Start by recalling the identity for tangent: $ \tan\theta = \frac{\sin\theta}{\cos\theta} $. Given $ \tan\theta = \frac{5}{12} $, we can set $ \sin\theta = 5k $ and $ \cos\theta = 12k $ for some positive constant $ k $.

Use the Pythagorean identity $ \sin^2\theta + \cos^2\theta = 1 $ to find $ k $. Substitute $ \sin\theta = 5k $ and $ \cos\theta = 12k $ into the identity: $ (5k)^2 + (12k)^2 = 1 $.

Simplify the equation: $ 25k^2 + 144k^2 = 1 $, which gives $ 169k^2 = 1 $. Solve for $ k $ to find $ k = \frac{1}{13} $.

Substitute $ k = \frac{1}{13} $ back into $ \sin\theta = 5k $ and $ \cos\theta = 12k $ to find $ \sin\theta = \frac{5}{13} $ and $ \cos\theta = \frac{12}{13} $.

Use the double angle identity for cosine: $ \cos(2\theta) = \cos^2\theta - \sin^2\theta $. Substitute $ \cos\theta = \frac{12}{13} $ and $ \sin\theta = \frac{5}{13} $ into the identity to find $ \cos(2\theta) = \left(\frac{12}{13}\right)^2 - \left(\frac{5}{13}\right)^2 $.

**Recorded data**
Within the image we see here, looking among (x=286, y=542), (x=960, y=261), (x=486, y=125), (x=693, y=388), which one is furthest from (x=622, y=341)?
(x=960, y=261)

**Goal**
In the trigonometry solution, condense the paragraph beginning "Use the double angle identity" into one shorter sentence. Keep the identity and the substituted values.

**Answer to the task**
Applying $ \cos(2\theta) = \cos^2\theta - \sin^2\theta $ with $ \cos\theta = \frac{12}{13} $ and $ \sin\theta = \frac{5}{13} $ gives $ \cos(2\theta) = \left(\frac{12}{13}\right)^2 - \left(\frac{5}{13}\right)^2 $.